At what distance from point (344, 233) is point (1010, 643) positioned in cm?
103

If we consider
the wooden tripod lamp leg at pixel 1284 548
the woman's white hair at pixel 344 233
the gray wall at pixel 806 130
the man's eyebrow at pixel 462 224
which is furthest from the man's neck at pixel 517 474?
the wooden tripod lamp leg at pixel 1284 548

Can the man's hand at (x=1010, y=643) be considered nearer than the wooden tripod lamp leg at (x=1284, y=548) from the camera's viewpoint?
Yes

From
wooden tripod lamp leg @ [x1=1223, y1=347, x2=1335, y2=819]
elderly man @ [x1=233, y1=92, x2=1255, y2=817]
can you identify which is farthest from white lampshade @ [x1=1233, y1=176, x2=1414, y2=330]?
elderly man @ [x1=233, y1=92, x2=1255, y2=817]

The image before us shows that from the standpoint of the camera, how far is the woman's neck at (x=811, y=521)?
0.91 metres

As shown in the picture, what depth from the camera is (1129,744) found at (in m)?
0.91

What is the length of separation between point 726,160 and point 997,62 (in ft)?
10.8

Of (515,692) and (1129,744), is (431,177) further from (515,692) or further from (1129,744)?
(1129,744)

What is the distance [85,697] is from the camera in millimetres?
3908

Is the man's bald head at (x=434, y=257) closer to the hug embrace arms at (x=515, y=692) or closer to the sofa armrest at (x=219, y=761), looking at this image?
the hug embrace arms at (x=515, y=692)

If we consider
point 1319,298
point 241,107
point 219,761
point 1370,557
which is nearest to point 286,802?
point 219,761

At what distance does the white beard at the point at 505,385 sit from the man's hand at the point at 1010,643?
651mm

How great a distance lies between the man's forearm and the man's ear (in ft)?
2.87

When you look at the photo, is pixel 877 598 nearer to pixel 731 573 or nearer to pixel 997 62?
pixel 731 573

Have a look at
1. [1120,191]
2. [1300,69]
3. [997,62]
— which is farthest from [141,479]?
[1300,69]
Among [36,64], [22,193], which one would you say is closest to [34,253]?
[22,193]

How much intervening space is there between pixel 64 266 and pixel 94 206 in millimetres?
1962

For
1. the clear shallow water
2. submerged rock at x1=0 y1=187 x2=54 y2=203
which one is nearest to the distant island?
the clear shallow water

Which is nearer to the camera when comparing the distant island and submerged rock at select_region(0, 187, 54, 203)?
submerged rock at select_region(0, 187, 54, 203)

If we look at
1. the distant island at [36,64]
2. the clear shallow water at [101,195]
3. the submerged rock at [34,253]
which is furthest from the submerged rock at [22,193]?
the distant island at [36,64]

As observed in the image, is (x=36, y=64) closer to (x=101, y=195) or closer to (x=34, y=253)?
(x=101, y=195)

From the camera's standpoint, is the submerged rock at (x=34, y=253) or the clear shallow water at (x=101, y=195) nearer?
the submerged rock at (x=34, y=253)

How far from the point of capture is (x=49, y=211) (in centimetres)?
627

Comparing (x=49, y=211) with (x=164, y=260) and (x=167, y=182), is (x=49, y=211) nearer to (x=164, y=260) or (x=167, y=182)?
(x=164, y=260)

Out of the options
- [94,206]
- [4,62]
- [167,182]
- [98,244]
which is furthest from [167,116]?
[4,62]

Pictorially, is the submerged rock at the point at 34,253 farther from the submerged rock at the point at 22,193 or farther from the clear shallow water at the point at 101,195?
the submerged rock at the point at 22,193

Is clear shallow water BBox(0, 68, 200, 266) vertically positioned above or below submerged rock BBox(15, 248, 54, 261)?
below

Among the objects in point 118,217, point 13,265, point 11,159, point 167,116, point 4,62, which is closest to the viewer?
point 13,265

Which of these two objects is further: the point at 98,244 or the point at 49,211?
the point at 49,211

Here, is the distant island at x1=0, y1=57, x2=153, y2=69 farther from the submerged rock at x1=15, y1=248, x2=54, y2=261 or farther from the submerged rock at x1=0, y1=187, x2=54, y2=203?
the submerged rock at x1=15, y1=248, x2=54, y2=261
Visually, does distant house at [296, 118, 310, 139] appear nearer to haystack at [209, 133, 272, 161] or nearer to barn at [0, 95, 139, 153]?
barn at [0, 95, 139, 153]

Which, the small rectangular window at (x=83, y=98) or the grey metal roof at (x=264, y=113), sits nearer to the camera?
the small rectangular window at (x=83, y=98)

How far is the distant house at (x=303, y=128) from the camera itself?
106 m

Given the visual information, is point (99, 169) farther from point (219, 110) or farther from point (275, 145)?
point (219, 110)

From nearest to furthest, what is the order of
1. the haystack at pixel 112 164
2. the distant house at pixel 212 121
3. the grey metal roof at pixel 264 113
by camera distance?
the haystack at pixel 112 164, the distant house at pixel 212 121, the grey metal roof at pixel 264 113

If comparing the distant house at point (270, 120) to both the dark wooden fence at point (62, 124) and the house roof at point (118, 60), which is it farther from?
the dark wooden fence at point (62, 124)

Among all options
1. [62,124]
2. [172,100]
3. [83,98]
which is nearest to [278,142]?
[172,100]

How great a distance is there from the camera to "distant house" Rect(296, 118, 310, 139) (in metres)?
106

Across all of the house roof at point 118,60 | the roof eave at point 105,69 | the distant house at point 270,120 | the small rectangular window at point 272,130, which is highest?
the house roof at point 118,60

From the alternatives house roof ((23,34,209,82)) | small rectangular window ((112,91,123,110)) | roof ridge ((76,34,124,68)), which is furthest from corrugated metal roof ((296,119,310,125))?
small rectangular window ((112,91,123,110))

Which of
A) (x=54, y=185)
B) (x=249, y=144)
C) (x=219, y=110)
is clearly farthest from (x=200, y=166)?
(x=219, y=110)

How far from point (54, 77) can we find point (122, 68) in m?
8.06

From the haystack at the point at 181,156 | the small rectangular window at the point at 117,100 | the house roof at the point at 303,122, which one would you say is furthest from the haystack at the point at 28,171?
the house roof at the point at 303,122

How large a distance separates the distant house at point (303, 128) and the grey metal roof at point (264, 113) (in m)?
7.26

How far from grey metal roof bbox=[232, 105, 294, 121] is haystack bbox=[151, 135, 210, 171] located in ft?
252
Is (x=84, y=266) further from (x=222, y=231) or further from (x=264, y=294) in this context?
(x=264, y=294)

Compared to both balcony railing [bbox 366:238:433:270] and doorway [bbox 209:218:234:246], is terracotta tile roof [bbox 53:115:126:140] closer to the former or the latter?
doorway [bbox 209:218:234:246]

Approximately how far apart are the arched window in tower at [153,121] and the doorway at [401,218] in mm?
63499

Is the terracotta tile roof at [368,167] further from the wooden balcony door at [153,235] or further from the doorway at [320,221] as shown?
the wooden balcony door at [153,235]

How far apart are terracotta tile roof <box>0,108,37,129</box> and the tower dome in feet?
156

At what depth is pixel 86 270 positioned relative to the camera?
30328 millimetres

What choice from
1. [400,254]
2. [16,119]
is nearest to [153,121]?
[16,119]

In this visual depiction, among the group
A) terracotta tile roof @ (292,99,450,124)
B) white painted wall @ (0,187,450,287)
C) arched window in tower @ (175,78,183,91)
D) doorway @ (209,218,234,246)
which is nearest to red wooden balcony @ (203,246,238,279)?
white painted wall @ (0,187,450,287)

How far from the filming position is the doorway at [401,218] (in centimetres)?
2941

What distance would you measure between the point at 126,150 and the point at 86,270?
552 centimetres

------

[TASK DESCRIPTION]: Quote all the records. Keep every word exact.

[TASK RESULT]:
At what distance from point (344, 233) is point (1010, 643) positioned in cm?
103

If we consider
the wooden tripod lamp leg at pixel 1284 548
the woman's white hair at pixel 344 233
the gray wall at pixel 806 130
the man's eyebrow at pixel 462 224
which is furthest from the man's neck at pixel 517 474?
the wooden tripod lamp leg at pixel 1284 548

Can the man's hand at (x=1010, y=643) be considered nearer than the wooden tripod lamp leg at (x=1284, y=548) from the camera's viewpoint?
Yes

From
wooden tripod lamp leg @ [x1=1223, y1=347, x2=1335, y2=819]
elderly man @ [x1=233, y1=92, x2=1255, y2=817]
can you identify which is farthest from white lampshade @ [x1=1233, y1=176, x2=1414, y2=330]?
elderly man @ [x1=233, y1=92, x2=1255, y2=817]

The image before us shows that from the standpoint of the camera, how far is the woman's neck at (x=811, y=521)?
0.91 metres

As shown in the picture, what depth from the camera is (1129,744) found at (in m)?
0.91

What is the length of separation between point 726,160 and point 997,62 (in ft)?
10.8

Of (515,692) and (1129,744), is (431,177) further from (515,692) or further from (1129,744)?
(1129,744)

What is the distance [85,697] is from the camera in millimetres?
3908

Is the man's bald head at (x=434, y=257) closer to the hug embrace arms at (x=515, y=692) or closer to the sofa armrest at (x=219, y=761), looking at this image?
the hug embrace arms at (x=515, y=692)

If we consider
point 1319,298
point 241,107
point 219,761
point 1370,557
which is nearest to point 286,802?
point 219,761

At what distance does the white beard at the point at 505,385 sit from the man's hand at the point at 1010,643?
651mm

How great a distance lies between the man's forearm and the man's ear (in ft)?
2.87

When you look at the photo, is pixel 877 598 nearer to pixel 731 573 or nearer to pixel 997 62?
pixel 731 573

Have a look at
1. [1120,191]
2. [1300,69]
3. [997,62]
— which is farthest from [141,479]?
[1300,69]
Among [36,64], [22,193], which one would you say is closest to [34,253]?
[22,193]

How much intervening space is there between pixel 64 266 and pixel 94 206 in millimetres?
1962

For
1. the clear shallow water
2. submerged rock at x1=0 y1=187 x2=54 y2=203
which one is nearest to the distant island?
the clear shallow water

Which is nearer to the camera when comparing the distant island and submerged rock at select_region(0, 187, 54, 203)?
submerged rock at select_region(0, 187, 54, 203)

If we look at
1. the distant island at [36,64]
2. the clear shallow water at [101,195]
3. the submerged rock at [34,253]
which is furthest from the submerged rock at [22,193]?
the distant island at [36,64]

As observed in the image, is (x=36, y=64) closer to (x=101, y=195) or closer to (x=34, y=253)?
(x=101, y=195)

From the camera's standpoint, is the submerged rock at (x=34, y=253) or the clear shallow water at (x=101, y=195) nearer?
the submerged rock at (x=34, y=253)

How far from the point of capture is (x=49, y=211) (in centimetres)?
627

Comparing (x=49, y=211) with (x=164, y=260) and (x=167, y=182), is (x=49, y=211) nearer to (x=164, y=260) or (x=167, y=182)?
(x=164, y=260)

Out of the options
- [94,206]
- [4,62]
- [167,182]
- [98,244]
which is furthest from [167,116]?
[4,62]

Pictorially, is the submerged rock at the point at 34,253 farther from the submerged rock at the point at 22,193 or farther from the clear shallow water at the point at 101,195?
the submerged rock at the point at 22,193

Is clear shallow water BBox(0, 68, 200, 266) vertically positioned above or below submerged rock BBox(15, 248, 54, 261)?
below

Among the objects in point 118,217, point 13,265, point 11,159, point 167,116, point 4,62, which is closest to the viewer?
point 13,265

Which of these two objects is further: the point at 98,244 or the point at 49,211?
the point at 49,211

Here, is the distant island at x1=0, y1=57, x2=153, y2=69 farther from the submerged rock at x1=15, y1=248, x2=54, y2=261 or farther from the submerged rock at x1=0, y1=187, x2=54, y2=203?
the submerged rock at x1=15, y1=248, x2=54, y2=261
Visually, does distant house at [296, 118, 310, 139] appear nearer to haystack at [209, 133, 272, 161] or nearer to barn at [0, 95, 139, 153]?
barn at [0, 95, 139, 153]

Which, the small rectangular window at (x=83, y=98) or the grey metal roof at (x=264, y=113), sits nearer to the camera?
the small rectangular window at (x=83, y=98)

How far is the distant house at (x=303, y=128) from the camera itself?
106 m

Given the visual information, is point (99, 169) farther from point (219, 110) or farther from point (275, 145)?
point (219, 110)

From nearest to furthest, what is the order of
1. the haystack at pixel 112 164
2. the distant house at pixel 212 121
3. the grey metal roof at pixel 264 113
by camera distance?
the haystack at pixel 112 164, the distant house at pixel 212 121, the grey metal roof at pixel 264 113

If comparing the distant house at point (270, 120) to both the dark wooden fence at point (62, 124) and the house roof at point (118, 60), which is it farther from?
the dark wooden fence at point (62, 124)

Among all options
1. [62,124]
2. [172,100]
3. [83,98]
which is nearest to [278,142]?
[172,100]

How great a distance is there from the camera to "distant house" Rect(296, 118, 310, 139) (in metres)?
106

Across all of the house roof at point 118,60 | the roof eave at point 105,69 | the distant house at point 270,120 | the small rectangular window at point 272,130, which is highest?
the house roof at point 118,60

From the alternatives house roof ((23,34,209,82)) | small rectangular window ((112,91,123,110)) | roof ridge ((76,34,124,68)), which is furthest from corrugated metal roof ((296,119,310,125))?
small rectangular window ((112,91,123,110))

Which of
A) (x=54, y=185)
B) (x=249, y=144)
C) (x=219, y=110)
is clearly farthest from (x=200, y=166)?
(x=219, y=110)

How far from point (54, 77) can we find point (122, 68) in m?
8.06

From the haystack at the point at 181,156 | the small rectangular window at the point at 117,100 | the house roof at the point at 303,122, which one would you say is furthest from the haystack at the point at 28,171?
the house roof at the point at 303,122

How large a distance separates the distant house at point (303, 128) and the grey metal roof at point (264, 113) (in m)?
7.26

How far from grey metal roof bbox=[232, 105, 294, 121] is haystack bbox=[151, 135, 210, 171] located in ft?
252
Is (x=84, y=266) further from (x=222, y=231) or further from (x=264, y=294) in this context?
(x=264, y=294)

Compared to both balcony railing [bbox 366:238:433:270] and doorway [bbox 209:218:234:246], is terracotta tile roof [bbox 53:115:126:140] closer to the former or the latter?
doorway [bbox 209:218:234:246]

Approximately how far apart are the arched window in tower at [153,121] and the doorway at [401,218] in mm?
63499

Is the terracotta tile roof at [368,167] further from the wooden balcony door at [153,235] or further from the doorway at [320,221] as shown?
the wooden balcony door at [153,235]

How far apart are terracotta tile roof <box>0,108,37,129</box> and the tower dome in feet?
156

At what depth is pixel 86 270 positioned relative to the camera?
30328 millimetres

What choice from
1. [400,254]
2. [16,119]
is nearest to [153,121]?
[16,119]

In this visual depiction, among the group
A) terracotta tile roof @ (292,99,450,124)
B) white painted wall @ (0,187,450,287)
C) arched window in tower @ (175,78,183,91)
D) doorway @ (209,218,234,246)
which is nearest to red wooden balcony @ (203,246,238,279)?
white painted wall @ (0,187,450,287)

How far from the filming position is the doorway at [401,218] (in centimetres)?
2941

What distance would you measure between the point at 126,150 and the point at 86,270?
552 centimetres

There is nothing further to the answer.